Oscar no pudo reprimir una sonrisa. Apuró su tercera copa de vino y comió un poco más. Era evidente que dudaba.

—¿Cómo se lo suelto? —preguntó al fin.

Wally se limpió la comisura de los labios, se irguió y se convirtió en la voz de la autoridad.

—Bueno, hay muchas formas de hacerlo y las he probado todas. ¿Le has hablado alguna vez de separaros?

—No que yo recuerde.

—Supongo que no te costaría mucho montar una bronca.

—Eso es pan comido. Siempre está cabreada, normalmente por el dinero, así que discutimos un día sí y el otro también.
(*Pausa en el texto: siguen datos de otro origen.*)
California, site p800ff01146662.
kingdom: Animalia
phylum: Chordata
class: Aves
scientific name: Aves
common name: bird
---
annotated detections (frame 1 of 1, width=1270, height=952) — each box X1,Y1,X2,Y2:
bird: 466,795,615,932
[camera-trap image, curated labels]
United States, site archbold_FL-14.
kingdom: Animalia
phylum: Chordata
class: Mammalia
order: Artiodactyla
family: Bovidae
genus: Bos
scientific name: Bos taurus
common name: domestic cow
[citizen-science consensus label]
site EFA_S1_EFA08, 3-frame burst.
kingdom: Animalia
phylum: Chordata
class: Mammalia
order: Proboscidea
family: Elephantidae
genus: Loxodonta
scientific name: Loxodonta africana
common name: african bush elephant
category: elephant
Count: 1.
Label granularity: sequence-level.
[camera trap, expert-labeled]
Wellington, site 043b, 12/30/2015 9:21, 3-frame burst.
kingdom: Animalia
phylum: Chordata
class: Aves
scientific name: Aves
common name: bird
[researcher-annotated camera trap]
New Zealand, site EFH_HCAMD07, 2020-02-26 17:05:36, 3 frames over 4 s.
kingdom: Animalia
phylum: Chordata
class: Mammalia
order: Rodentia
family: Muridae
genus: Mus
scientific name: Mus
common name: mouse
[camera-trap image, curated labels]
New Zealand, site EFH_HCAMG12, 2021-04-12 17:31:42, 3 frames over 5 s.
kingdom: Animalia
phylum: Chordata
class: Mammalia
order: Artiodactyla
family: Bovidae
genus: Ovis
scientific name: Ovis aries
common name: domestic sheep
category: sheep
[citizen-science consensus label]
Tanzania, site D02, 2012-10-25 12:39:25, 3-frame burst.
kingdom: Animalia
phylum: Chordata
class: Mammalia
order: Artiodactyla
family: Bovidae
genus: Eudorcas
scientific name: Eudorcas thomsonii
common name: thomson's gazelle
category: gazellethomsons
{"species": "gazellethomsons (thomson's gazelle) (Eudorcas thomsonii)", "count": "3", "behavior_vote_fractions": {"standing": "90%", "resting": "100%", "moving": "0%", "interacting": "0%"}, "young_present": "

—Eso me imaginaba. Haz lo siguiente: ve a casa esta noche y le sueltas la bomba. Dile que no eres feliz y que quieres dejarla. Simple y claro. Nada de pelear ni discutir ni negociar. Dile que se puede quedar con la casa, con el coche y con los muebles, que se lo puede quedar todo si acepta un mutuo acuerdo.

—¿Y si no acepta?

—Lárgate de todos modos. Puedes quedarte en mi casa hasta que te encontremos algo. Cuando vea que te largas se pondrá hecha una furia y empezará a tramar. No tardará en explotar. Dale cuarenta y ocho horas y estará como una hiena.

—Ya es una hiena.

—Hace años que lo es. Nosotros prepararemos los papeles y se los entregaremos. Eso será la gota definitiva. En una semana se habrá buscado a un abogado.

—Esto que dices ya me lo habían aconsejado antes, solo que nunca me he visto con ánimos para hacerlo.

—Oscar, a veces hace falta tenerlos muy bien puestos para coger la puerta y largarse. Hazlo mientras todavía estés en situación de disfrutar de la vida.

Oscar se sirvió lo que quedaba de vino y sonrió. Wally no recordaba cuándo había sido la última vez que había visto a su socio tan contento.

—¿Te ves capaz de hacerlo, Oscar?

—Pues sí. La verdad es que pienso ir a casa temprano, hacer la maleta y acabar con este asunto.

—Impresionante. Celebrémoslo esta noche cenando juntos en el bufete.

—Trato hecho, pero esa tía buena tuya no estará por ahí, ¿verdad?

—Le diré que vaya a dar una vuelta.

Oscar apuró el vino como si fuera un chute de tequila.

—¡Maldita sea, Wally, hace años que no me sentía tan animado!